Será que este é o século da fome? artigo de Marinella Castro e Sandra Kiefer
Crise reduz em 25% doação de alimentos às nações pobres. Com isso, sobra estoque nos países produtores, como o Brasil
[Estado de Minas] Os países mais ricos, responsáveis pelos donativos às nações que enfrentam a fome, não pagaram a conta deste ano. Com a crise financeira global, as potências mundiais fizeram um estranho ajuste no orçamento. Decidiram cortar a verba mais básica de todas: os recursos destinados à compra de alimentos. Este ano, segundo cálculos do Fundo Monetário Internacional (FMI), a ajuda financeira aos 71 países mais pobres vai cair 25%. O resultado da medida está no último relatório da Organização das Nações Unidas (ONU), que aponta para um crescimento de 100 milhões no número de homens, mulheres e crianças famintas em todo o mundo, o que eleva o contingente para mais de 1 bilhão de pessoas e faz com que os tempos atuais concorram ao título de século da fome.

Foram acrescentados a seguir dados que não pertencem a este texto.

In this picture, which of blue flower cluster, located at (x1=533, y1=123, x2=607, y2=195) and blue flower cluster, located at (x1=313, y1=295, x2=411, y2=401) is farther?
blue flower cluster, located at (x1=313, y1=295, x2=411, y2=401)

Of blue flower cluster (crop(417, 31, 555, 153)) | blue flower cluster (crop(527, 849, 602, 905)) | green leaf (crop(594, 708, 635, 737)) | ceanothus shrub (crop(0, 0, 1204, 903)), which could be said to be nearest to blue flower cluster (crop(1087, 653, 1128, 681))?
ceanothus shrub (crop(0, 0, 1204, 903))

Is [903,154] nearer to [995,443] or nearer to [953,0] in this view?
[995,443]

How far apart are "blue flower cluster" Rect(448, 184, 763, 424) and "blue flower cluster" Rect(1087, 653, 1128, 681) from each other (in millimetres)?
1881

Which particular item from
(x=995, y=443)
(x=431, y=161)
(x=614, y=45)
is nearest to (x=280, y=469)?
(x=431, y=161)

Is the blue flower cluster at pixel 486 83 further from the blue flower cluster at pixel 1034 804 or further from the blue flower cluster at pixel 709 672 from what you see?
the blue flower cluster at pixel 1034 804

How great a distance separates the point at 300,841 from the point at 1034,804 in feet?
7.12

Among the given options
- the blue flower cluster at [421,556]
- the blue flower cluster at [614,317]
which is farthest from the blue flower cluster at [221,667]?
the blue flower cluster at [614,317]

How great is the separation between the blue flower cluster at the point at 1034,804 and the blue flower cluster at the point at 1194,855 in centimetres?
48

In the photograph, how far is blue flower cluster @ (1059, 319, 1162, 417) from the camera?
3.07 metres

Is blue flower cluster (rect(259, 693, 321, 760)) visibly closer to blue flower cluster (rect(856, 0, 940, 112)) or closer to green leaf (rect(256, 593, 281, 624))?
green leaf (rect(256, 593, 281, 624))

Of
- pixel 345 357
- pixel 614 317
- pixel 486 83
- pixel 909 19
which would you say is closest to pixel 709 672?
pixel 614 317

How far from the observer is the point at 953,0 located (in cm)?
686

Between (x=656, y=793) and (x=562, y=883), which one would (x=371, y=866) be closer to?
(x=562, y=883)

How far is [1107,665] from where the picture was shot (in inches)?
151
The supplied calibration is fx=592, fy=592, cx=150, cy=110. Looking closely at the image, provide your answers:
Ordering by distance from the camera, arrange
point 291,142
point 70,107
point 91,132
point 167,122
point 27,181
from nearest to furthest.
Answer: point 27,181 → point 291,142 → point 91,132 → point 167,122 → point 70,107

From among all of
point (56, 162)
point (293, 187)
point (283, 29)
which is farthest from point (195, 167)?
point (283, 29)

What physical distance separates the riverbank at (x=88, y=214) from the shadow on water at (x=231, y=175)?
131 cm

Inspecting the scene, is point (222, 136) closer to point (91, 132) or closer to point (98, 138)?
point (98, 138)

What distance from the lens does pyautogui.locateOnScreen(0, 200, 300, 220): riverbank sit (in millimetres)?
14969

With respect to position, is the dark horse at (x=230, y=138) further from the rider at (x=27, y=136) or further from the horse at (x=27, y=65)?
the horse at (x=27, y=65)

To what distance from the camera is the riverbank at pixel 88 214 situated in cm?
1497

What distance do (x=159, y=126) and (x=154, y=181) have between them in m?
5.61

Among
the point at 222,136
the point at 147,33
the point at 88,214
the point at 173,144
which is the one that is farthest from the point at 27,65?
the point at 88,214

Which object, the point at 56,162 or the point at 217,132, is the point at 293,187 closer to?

Países como o Brasil, grandes produtores de alimentos e que assumem a posição de supridores dos estoques mundiais de comida, enfrentam a desvalorização surpreendente no preço dos grãos e da carne bovina, um reflexo da demanda em queda e também dos cortes para aquisição mundial de alimentos. Enquanto a fome espreita os países mais pobres, sobram alimentos na produção. Este ano, o valor bruto da safra brasileira já despencou mais de 10%.
Dados da Federação da Agricultura e Pecuária de Minas Gerais (Faemg) mostram que o abate de bovinos caiu 23% no país, maior exportador mundial de carne. Este ano, o milho já se desvalorizou 23%. Até a soja, que bateu recorde nas cotações de 2008, está 4% mais barata. “O problema da fome é de quem paga a conta. A ONU deveria demonstrar o prestígio que tem, angariando os fundos necessários para a compra de alimentos. Os países doadores fazem uma conta que o estômago não entende”, critica o secretário de Agricultura, Pecuária e Abastecimento de Minas Gerais, Gilman Viana. Segundo ele, há urgência em criar uma contribuição compulsória e o mais importante: “Com penalidades para quem descumprir a regra”.
A crise financeira bateu com mais força nos mais fracos, já que a repercussão foi imediata na verba que garante a ração mínima. O severo corte feito pelos países doadores foi o maior já visto por organizações internacionais. O Programa Mundial de Alimentos (WFP, na sigla em inglês), uma das maiores organizações do mundo, foi surpreendido com o declínio do orçamento. A entidade havia se preparado para alimentar 108 milhões de pessoas em 74 países. No entanto, como expõe em nota oficial, o orçamento caiu para menos da metade. Até agora, a arrecadação esperada de US$ 6,7 bilhões não passa de US$ 2,9 bilhões. “Por muitas décadas, a WFP vem alimentando 10% dos famintos do mundo, mas este ano, pela primeira vez, a agência não será capaz de cumprir o seu objetivo”, alerta a nota.
Distante da fome mundial, mas acompanhando de perto as cotações internacionais, o agricultor Cássio Queiroz cultiva milho em Paracatu, no Noroeste de Minas. Ele vende sementes para multinacionais e este ano já percebeu que a demanda caiu drasticamente. “Em relação ao ano passado, a saca de 50 quilos do milho caiu de R$ 21 para R$ 16 até agora”, comenta.
“A fome não está relacionada com a produção de alimentos nem ao aumento populacional, mas a questões políticas, econômicas e de logística”, aponta o professor de relações internacionais da PUC Minas Rodrigo Teixeira. Segundo ele, no contexto mundial, o Brasil se posiciona como celeiro de alimentos, já que ocupa posição de destaque na produção de grãos e de carne. “Na discussão da fome mundial, o Brasil deve se posicionar como supridor”, completa o secretário Gilman Viana.
* Artigo originalmente publicado no Estado de Minas.